In the article below on the proposed unified medical command, take the part that opens with the words containing "Services split over" and closes with "will save money.". Reproduce it with "redundancies" swapped for "overlaps".

Provided text: Begin

Services split over push for unified medical command

The military’s top medical officers are divided over a House-passed plan to re-organize the health care system under a unified medical command. The plan, in effect, would merge commands that the Army, Navy and Air Force have run with separate staffs and resources for decades.

Two of three surgeons general oppose the move and hope senators will reject it when preparing their own version of the fiscal 2012 Defense Authorization Bill.

The plan to restructure military medicine, which the Army and Navy embraced five years ago, assumes cost savings of $460 million a year by ending duplication of effort and staff redundancies across the services.

But Lt. Gen. Charles B. Green, Air Force surgeon general, said his service opposes a unified command, in part because it doesn’t believe the restructuring will save money.

“We believe a more effective and efficient joint medical solution can be attained without the expense of establishing a unified medical command,” Green said.

The Navy no longer supports medical command consolidation, at least not now. Vice Adm. Adam M. Robinson Jr., Navy surgeon general, warned “there is currently no joint construct or doctrine to permit the seamless and safe care for our servicemembers and their families” under a unified command.

But Lt. Gen. Eric Schoomaker, Army surgeon general and commanding general of Army Medical Command, finds “merit in considering the most effective and efficient command structures to support the strategic goals of the military health system, the services and the combatant commanders.”

Provided text: End
Information: Begin

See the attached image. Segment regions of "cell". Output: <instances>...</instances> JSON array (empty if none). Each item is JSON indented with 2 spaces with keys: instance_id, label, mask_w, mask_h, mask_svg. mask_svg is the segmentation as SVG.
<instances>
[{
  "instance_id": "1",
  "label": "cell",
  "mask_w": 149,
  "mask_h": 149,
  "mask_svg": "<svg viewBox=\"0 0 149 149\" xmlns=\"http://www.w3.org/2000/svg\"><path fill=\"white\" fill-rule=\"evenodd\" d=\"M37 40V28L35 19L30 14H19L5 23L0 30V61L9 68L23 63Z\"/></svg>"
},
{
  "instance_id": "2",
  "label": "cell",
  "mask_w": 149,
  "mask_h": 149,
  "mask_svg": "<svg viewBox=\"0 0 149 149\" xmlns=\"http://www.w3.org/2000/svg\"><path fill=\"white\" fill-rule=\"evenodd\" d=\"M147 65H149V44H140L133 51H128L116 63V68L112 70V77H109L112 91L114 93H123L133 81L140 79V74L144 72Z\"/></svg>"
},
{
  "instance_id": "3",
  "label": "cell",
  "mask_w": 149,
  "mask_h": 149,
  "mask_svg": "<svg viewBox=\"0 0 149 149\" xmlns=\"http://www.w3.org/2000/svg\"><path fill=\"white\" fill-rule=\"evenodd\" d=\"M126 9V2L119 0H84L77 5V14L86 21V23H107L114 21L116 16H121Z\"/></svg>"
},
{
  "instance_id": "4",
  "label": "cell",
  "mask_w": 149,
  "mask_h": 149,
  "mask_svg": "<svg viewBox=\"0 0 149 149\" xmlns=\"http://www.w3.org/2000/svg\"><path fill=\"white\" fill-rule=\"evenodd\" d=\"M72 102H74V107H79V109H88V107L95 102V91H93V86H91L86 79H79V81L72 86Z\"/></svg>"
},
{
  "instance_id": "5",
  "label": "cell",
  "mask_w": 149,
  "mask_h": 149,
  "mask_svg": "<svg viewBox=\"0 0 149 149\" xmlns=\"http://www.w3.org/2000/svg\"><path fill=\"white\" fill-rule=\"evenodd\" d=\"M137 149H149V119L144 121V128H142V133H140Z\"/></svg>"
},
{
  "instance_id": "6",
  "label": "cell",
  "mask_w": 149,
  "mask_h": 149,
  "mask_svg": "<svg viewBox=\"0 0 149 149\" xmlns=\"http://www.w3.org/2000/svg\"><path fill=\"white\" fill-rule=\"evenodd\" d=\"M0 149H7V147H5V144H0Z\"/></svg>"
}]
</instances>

Information: End

*Response to this task*:
Services split over push for unified medical command

The military’s top medical officers are divided over a House-passed plan to re-organize the health care system under a unified medical command. The plan, in effect, would merge commands that the Army, Navy and Air Force have run with separate staffs and resources for decades.

Two of three surgeons general oppose the move and hope senators will reject it when preparing their own version of the fiscal 2012 Defense Authorization Bill.

The plan to restructure military medicine, which the Army and Navy embraced five years ago, assumes cost savings of $460 million a year by ending duplication of effort and staff overlaps across the services.

But Lt. Gen. Charles B. Green, Air Force surgeon general, said his service opposes a unified command, in part because it doesn’t believe the restructuring will save money.